__Problem description__
Put every line of the material below into a JSON list of strings, one string per line, leaving out blank lines and the pictures.

___ Input records ___

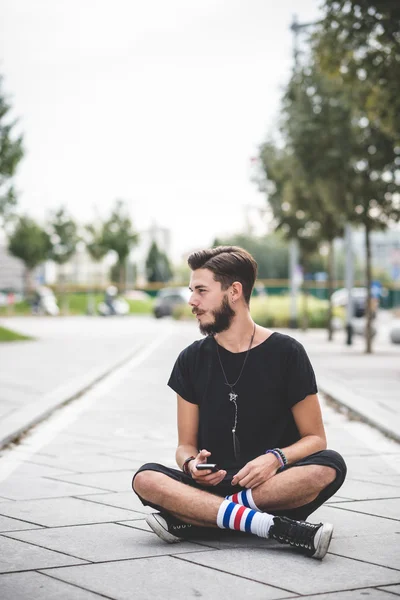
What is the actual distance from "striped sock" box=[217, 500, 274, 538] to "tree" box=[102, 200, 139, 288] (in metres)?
69.5

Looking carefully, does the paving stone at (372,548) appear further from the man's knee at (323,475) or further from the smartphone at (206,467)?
the smartphone at (206,467)

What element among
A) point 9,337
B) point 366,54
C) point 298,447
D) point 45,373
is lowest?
point 9,337

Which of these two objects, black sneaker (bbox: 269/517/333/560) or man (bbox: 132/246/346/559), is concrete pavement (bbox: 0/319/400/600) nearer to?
black sneaker (bbox: 269/517/333/560)

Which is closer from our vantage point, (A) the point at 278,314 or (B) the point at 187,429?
(B) the point at 187,429

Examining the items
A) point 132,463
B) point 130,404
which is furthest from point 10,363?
point 132,463

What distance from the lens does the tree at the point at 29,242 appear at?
68.1m

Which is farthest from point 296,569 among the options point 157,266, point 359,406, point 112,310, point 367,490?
point 157,266

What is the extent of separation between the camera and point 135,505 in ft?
17.5

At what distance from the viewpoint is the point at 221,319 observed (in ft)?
14.5

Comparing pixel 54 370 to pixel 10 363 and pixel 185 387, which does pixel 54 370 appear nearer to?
pixel 10 363

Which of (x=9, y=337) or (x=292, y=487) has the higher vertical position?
(x=292, y=487)

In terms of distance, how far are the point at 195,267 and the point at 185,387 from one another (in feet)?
1.80

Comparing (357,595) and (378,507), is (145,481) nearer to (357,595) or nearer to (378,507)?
(357,595)

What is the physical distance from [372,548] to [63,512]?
1.66 meters
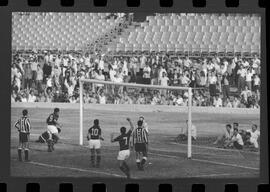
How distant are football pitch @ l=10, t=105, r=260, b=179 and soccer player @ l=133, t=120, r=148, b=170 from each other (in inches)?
4.5

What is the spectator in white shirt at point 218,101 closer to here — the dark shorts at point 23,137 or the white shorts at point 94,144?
the white shorts at point 94,144

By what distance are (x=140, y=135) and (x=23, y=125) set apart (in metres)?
2.22

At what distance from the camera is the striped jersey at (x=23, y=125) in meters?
15.7

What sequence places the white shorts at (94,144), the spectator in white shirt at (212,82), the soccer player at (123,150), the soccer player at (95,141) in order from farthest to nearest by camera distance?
the spectator in white shirt at (212,82), the white shorts at (94,144), the soccer player at (95,141), the soccer player at (123,150)

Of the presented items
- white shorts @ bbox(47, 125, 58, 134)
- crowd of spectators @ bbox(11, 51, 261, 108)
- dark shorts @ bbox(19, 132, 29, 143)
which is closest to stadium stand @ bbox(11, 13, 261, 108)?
crowd of spectators @ bbox(11, 51, 261, 108)

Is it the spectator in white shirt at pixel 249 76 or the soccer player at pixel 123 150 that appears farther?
the spectator in white shirt at pixel 249 76

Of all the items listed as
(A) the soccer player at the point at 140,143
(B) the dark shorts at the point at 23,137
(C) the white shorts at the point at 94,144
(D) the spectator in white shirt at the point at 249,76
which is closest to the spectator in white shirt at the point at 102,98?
(C) the white shorts at the point at 94,144

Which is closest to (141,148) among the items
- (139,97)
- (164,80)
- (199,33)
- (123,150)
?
(123,150)

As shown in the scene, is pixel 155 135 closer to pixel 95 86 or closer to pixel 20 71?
pixel 95 86

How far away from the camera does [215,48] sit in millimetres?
16672

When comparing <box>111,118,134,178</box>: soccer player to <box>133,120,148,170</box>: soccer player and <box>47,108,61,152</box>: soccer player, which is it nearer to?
<box>133,120,148,170</box>: soccer player

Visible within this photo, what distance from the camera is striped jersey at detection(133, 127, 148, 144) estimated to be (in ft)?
51.4

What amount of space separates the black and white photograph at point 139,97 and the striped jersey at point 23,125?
0.06 feet

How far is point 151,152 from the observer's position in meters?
15.8
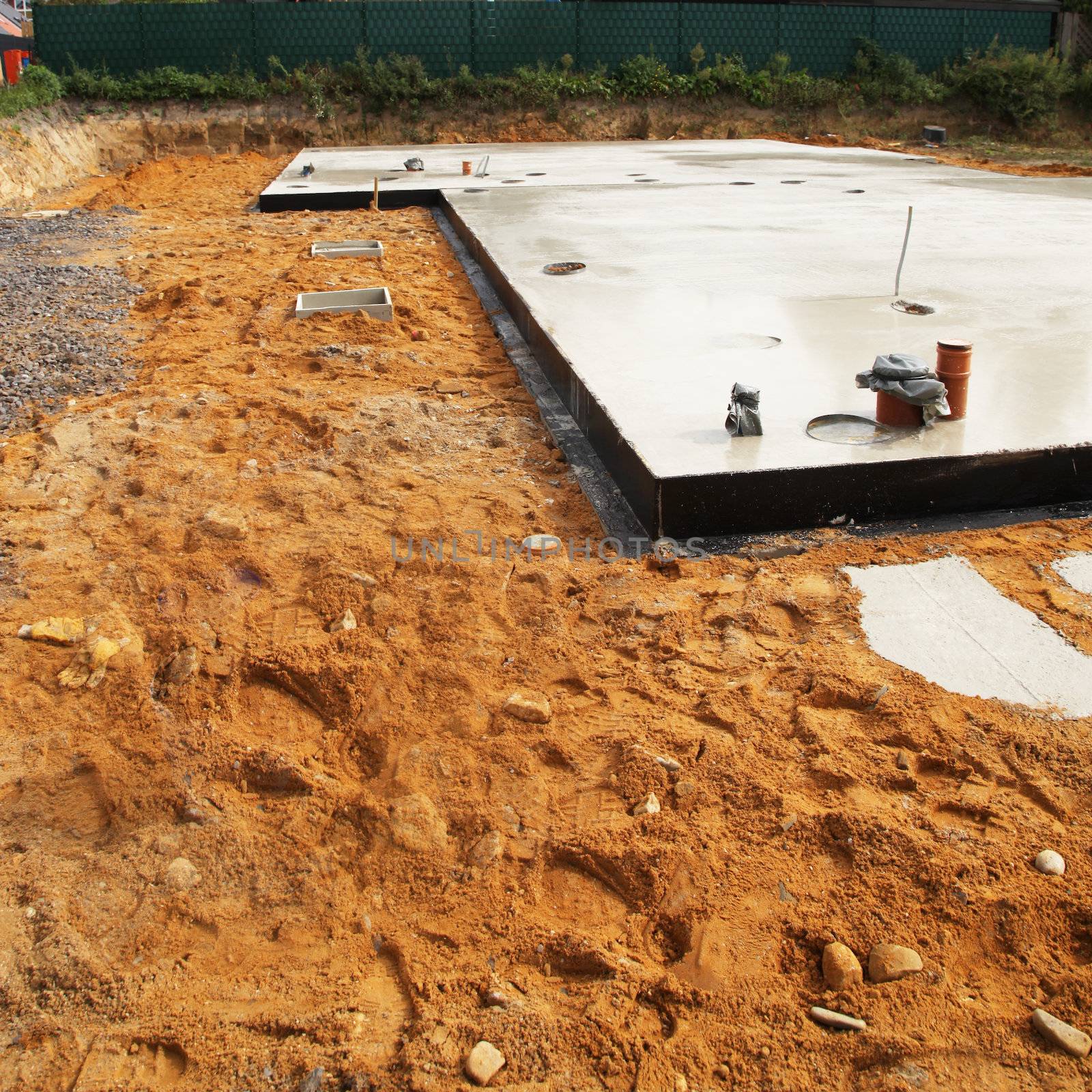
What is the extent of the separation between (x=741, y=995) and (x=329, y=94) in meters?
17.4

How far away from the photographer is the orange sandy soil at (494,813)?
5.32 ft

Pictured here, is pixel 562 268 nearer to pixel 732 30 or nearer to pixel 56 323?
pixel 56 323

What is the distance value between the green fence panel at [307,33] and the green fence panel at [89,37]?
6.64 ft

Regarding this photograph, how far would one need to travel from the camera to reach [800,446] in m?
3.20

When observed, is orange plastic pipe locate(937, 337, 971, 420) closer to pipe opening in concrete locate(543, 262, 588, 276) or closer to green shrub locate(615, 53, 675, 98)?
pipe opening in concrete locate(543, 262, 588, 276)

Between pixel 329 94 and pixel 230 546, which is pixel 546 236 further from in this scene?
pixel 329 94

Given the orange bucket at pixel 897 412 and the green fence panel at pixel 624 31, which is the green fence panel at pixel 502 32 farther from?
the orange bucket at pixel 897 412

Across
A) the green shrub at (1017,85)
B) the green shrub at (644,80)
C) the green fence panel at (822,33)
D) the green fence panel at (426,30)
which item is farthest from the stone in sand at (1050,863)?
the green shrub at (1017,85)

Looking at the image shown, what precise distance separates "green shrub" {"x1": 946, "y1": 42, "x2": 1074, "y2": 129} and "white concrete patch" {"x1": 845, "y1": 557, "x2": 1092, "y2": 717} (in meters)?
18.8

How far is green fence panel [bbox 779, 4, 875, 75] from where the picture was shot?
18031mm

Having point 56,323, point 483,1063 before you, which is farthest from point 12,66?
point 483,1063

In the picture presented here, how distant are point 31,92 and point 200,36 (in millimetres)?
3561

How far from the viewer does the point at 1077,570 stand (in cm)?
284

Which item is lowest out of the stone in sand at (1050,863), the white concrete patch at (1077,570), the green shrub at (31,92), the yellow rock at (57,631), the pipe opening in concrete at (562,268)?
the stone in sand at (1050,863)
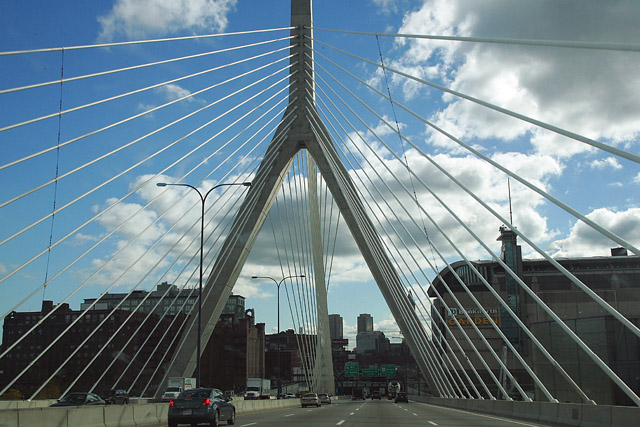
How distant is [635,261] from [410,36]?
83.5 metres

___

__Written solution__
[
  "What is the actual distance from \"striped sock\" box=[217, 500, 274, 538] to \"tree\" box=[102, 200, 139, 288] (in metres)?",
  "69.5",
  "Looking carefully, does the paving stone at (372,548) appear further from the man's knee at (323,475) or further from the smartphone at (206,467)?",
  "the smartphone at (206,467)",
  "What element among",
  "A) point 9,337",
  "B) point 366,54",
  "C) point 298,447",
  "D) point 45,373",
  "is lowest?",
  "point 9,337",
  "Which of these two objects, black sneaker (bbox: 269/517/333/560) or man (bbox: 132/246/346/559), is concrete pavement (bbox: 0/319/400/600) nearer to?",
  "black sneaker (bbox: 269/517/333/560)",
  "Which is closer from our vantage point, (A) the point at 278,314 or (B) the point at 187,429?",
  "(B) the point at 187,429",
  "Examining the items",
  "A) point 132,463",
  "B) point 130,404",
  "which is furthest from point 10,363?",
  "point 132,463",
  "What distance from the lens does the tree at the point at 29,242 appear at?",
  "68.1m",
  "Which is farthest from point 296,569 among the options point 157,266, point 359,406, point 112,310, point 367,490?",
  "point 157,266",
  "What is the extent of separation between the camera and point 135,505 in ft?",
  "17.5",
  "At what distance from the viewpoint is the point at 221,319 observed (in ft)?",
  "14.5",
  "Comparing pixel 54 370 to pixel 10 363 and pixel 185 387, which does pixel 54 370 appear nearer to?",
  "pixel 10 363",
  "Which of (x=9, y=337) or (x=292, y=487) has the higher vertical position?",
  "(x=292, y=487)",
  "In terms of distance, how far are the point at 195,267 and the point at 185,387 from one another (in feet)?",
  "1.80",
  "Comparing (357,595) and (378,507), is (145,481) nearer to (357,595) or nearer to (378,507)?",
  "(357,595)",
  "What is the physical distance from [372,548] to [63,512]?",
  "1.66 meters",
  "How distant are football pitch @ l=10, t=105, r=260, b=179 and soccer player @ l=133, t=120, r=148, b=170 from each other (in inches)?",
  "4.5",
  "What is the spectator in white shirt at point 218,101 closer to here — the dark shorts at point 23,137 or the white shorts at point 94,144?",
  "the white shorts at point 94,144",
  "By what distance are (x=140, y=135) and (x=23, y=125) set apart (in metres)?",
  "2.22",
  "At what distance from the camera is the striped jersey at (x=23, y=125) in meters?",
  "15.7",
  "What sequence places the white shorts at (94,144), the spectator in white shirt at (212,82), the soccer player at (123,150), the soccer player at (95,141) in order from farthest to nearest by camera distance?",
  "the spectator in white shirt at (212,82), the white shorts at (94,144), the soccer player at (95,141), the soccer player at (123,150)",
  "Of the presented items",
  "- white shorts @ bbox(47, 125, 58, 134)",
  "- crowd of spectators @ bbox(11, 51, 261, 108)",
  "- dark shorts @ bbox(19, 132, 29, 143)",
  "which is closest to stadium stand @ bbox(11, 13, 261, 108)?",
  "crowd of spectators @ bbox(11, 51, 261, 108)",
  "Is it the spectator in white shirt at pixel 249 76 or the soccer player at pixel 123 150 that appears farther?",
  "the spectator in white shirt at pixel 249 76",
  "Of all the items listed as",
  "(A) the soccer player at the point at 140,143",
  "(B) the dark shorts at the point at 23,137",
  "(C) the white shorts at the point at 94,144",
  "(D) the spectator in white shirt at the point at 249,76",
  "which is closest to the spectator in white shirt at the point at 102,98?",
  "(C) the white shorts at the point at 94,144",
  "Which is closest to (141,148) among the items",
  "- (139,97)",
  "- (164,80)",
  "- (199,33)",
  "- (123,150)",
  "?",
  "(123,150)",
  "As shown in the scene, is pixel 155 135 closer to pixel 95 86 or closer to pixel 20 71?",
  "pixel 95 86",
  "How far away from the camera does [215,48] sit in millimetres?",
  "16672",
  "When comparing <box>111,118,134,178</box>: soccer player to <box>133,120,148,170</box>: soccer player and <box>47,108,61,152</box>: soccer player, which is it nearer to?",
  "<box>133,120,148,170</box>: soccer player",
  "Visible within this photo, what distance from the camera is striped jersey at detection(133, 127, 148, 144) estimated to be (in ft)?",
  "51.4",
  "What amount of space separates the black and white photograph at point 139,97 and the striped jersey at point 23,125?",
  "0.06 feet",
  "How far is point 151,152 from the observer's position in meters?",
  "15.8",
  "What is the extent of the separation between (x=741, y=995) and (x=329, y=94) in meters?",
  "17.4",
  "How far away from the photographer is the orange sandy soil at (494,813)?",
  "5.32 ft",
  "Pictured here, is pixel 562 268 nearer to pixel 732 30 or nearer to pixel 56 323?",
  "pixel 56 323",
  "What is the distance value between the green fence panel at [307,33] and the green fence panel at [89,37]?",
  "6.64 ft",
  "Regarding this photograph, how far would one need to travel from the camera to reach [800,446] in m?",
  "3.20",
  "When observed, is orange plastic pipe locate(937, 337, 971, 420) closer to pipe opening in concrete locate(543, 262, 588, 276) or closer to green shrub locate(615, 53, 675, 98)?",
  "pipe opening in concrete locate(543, 262, 588, 276)",
  "Between pixel 329 94 and pixel 230 546, which is pixel 546 236 further from in this scene?",
  "pixel 329 94",
  "Given the orange bucket at pixel 897 412 and the green fence panel at pixel 624 31, which is the green fence panel at pixel 502 32 farther from?",
  "the orange bucket at pixel 897 412",
  "Across",
  "A) the green shrub at (1017,85)",
  "B) the green shrub at (644,80)",
  "C) the green fence panel at (822,33)",
  "D) the green fence panel at (426,30)",
  "which item is farthest from the stone in sand at (1050,863)?",
  "the green shrub at (1017,85)",
  "Looking at the image shown, what precise distance separates \"green shrub\" {\"x1\": 946, \"y1\": 42, \"x2\": 1074, \"y2\": 129} and \"white concrete patch\" {\"x1\": 845, \"y1\": 557, \"x2\": 1092, \"y2\": 717} (in meters)?",
  "18.8",
  "How far is green fence panel [bbox 779, 4, 875, 75] from where the picture was shot?",
  "18031mm",
  "Having point 56,323, point 483,1063 before you, which is farthest from point 12,66?",
  "point 483,1063",
  "In the picture presented here, how distant are point 31,92 and point 200,36 (in millimetres)?",
  "3561",
  "How far from the viewer does the point at 1077,570 stand (in cm)?",
  "284",
  "Which item is lowest out of the stone in sand at (1050,863), the white concrete patch at (1077,570), the green shrub at (31,92), the yellow rock at (57,631), the pipe opening in concrete at (562,268)?",
  "the stone in sand at (1050,863)",
  "How distant is [635,261] from [410,36]?",
  "83.5 metres"
]